Peroka Zinc Mine – Operated by AIM resources. Today announced that due to current zinc prices and difficulties in raising finance the company has had no choice but to suspend the development of the mine and place it on care and maintenance until conditions improve. The project was originally anticipated for first production in late 2008/early 2009 at a rate of approximately *70,000t p.a. Zn*. 

Could low cost miners such OZ Minerals, Kagara and Jabiru Metals which will easily be able to maintain mine profitability in a low zinc price environment potentially be able to take advantage of other company’s downfalls and in turn be well positioned for any favourable turn in the future price of zinc?


----------



## GREENS (23 July 2008)

Another item on zinc in an article about OZ Minerals in today’s Fin Review. More good news for those low cost producers...with what seems to be potentially even more major project delays and high cost producers being strangled. 

“Oz Minerals plans to develop new zinc mines despite the dire state of the zinc market, rising costs and capital cost blowouts across the resource industry.

◆ **Supplied information**:
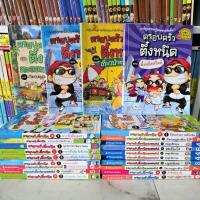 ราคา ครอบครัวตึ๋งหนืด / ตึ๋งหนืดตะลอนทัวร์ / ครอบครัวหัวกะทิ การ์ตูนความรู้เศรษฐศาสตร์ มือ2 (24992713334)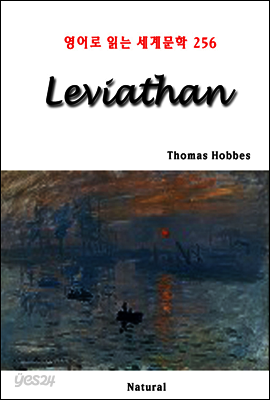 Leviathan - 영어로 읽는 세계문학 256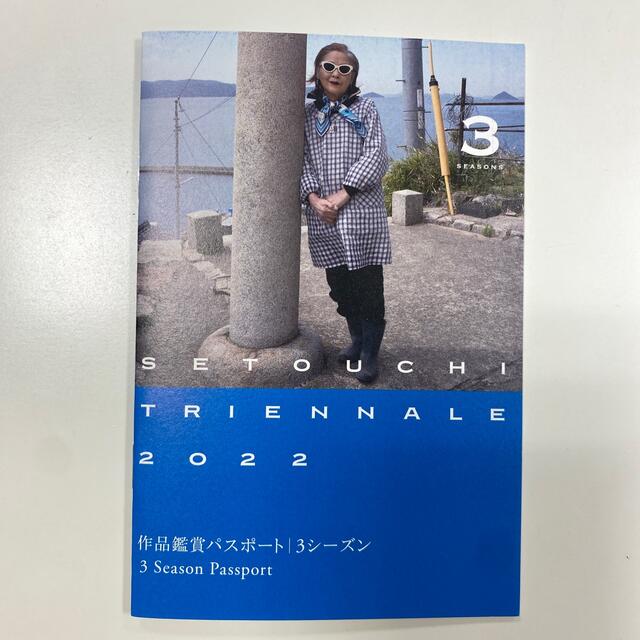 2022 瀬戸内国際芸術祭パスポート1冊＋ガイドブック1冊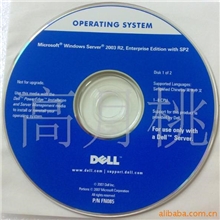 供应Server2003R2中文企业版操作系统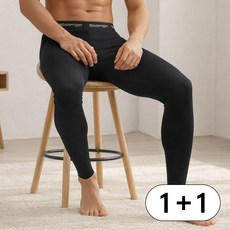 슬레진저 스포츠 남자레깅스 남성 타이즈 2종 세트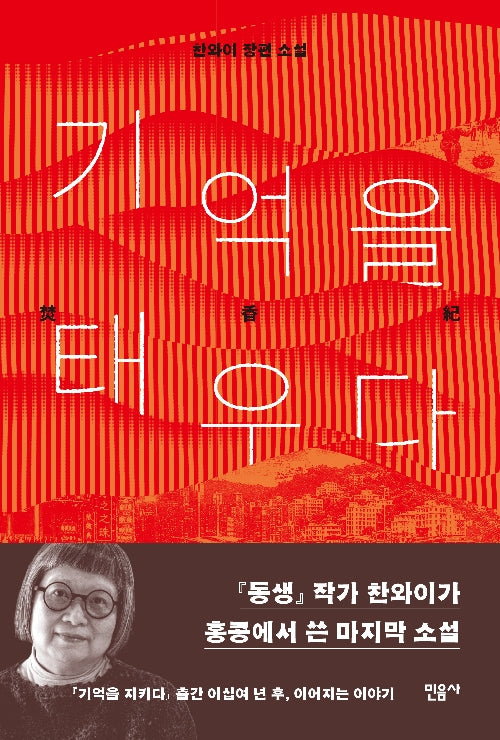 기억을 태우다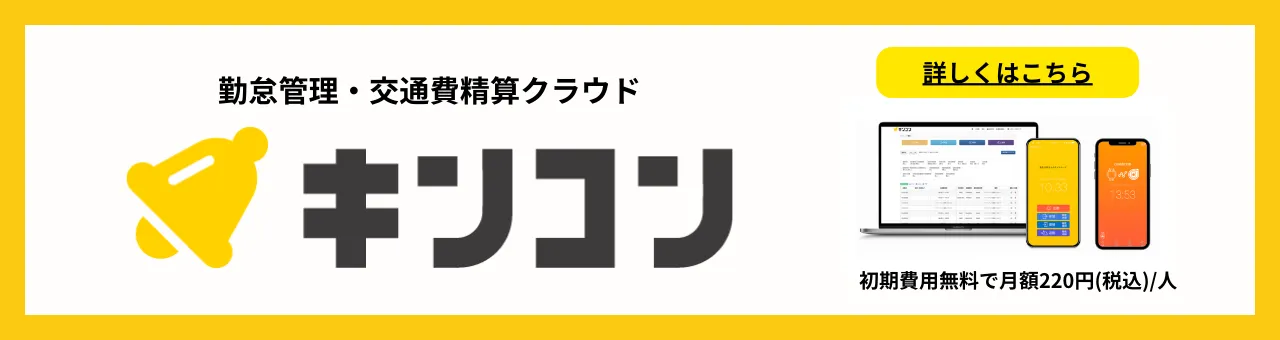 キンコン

◆ **Directions for this task**:
Return everything in the zinc mining text from "Could low cost" down to "the resource industry.", word for word. The material has nothing to do with the zinc mining text.

◆ **Problem solution**:
Could low cost miners such OZ Minerals, Kagara and Jabiru Metals which will easily be able to maintain mine profitability in a low zinc price environment potentially be able to take advantage of other company’s downfalls and in turn be well positioned for any favourable turn in the future price of zinc?


----------



## GREENS (23 July 2008)

Another item on zinc in an article about OZ Minerals in today’s Fin Review. More good news for those low cost producers...with what seems to be potentially even more major project delays and high cost producers being strangled. 

“Oz Minerals plans to develop new zinc mines despite the dire state of the zinc market, rising costs and capital cost blowouts across the resource industry.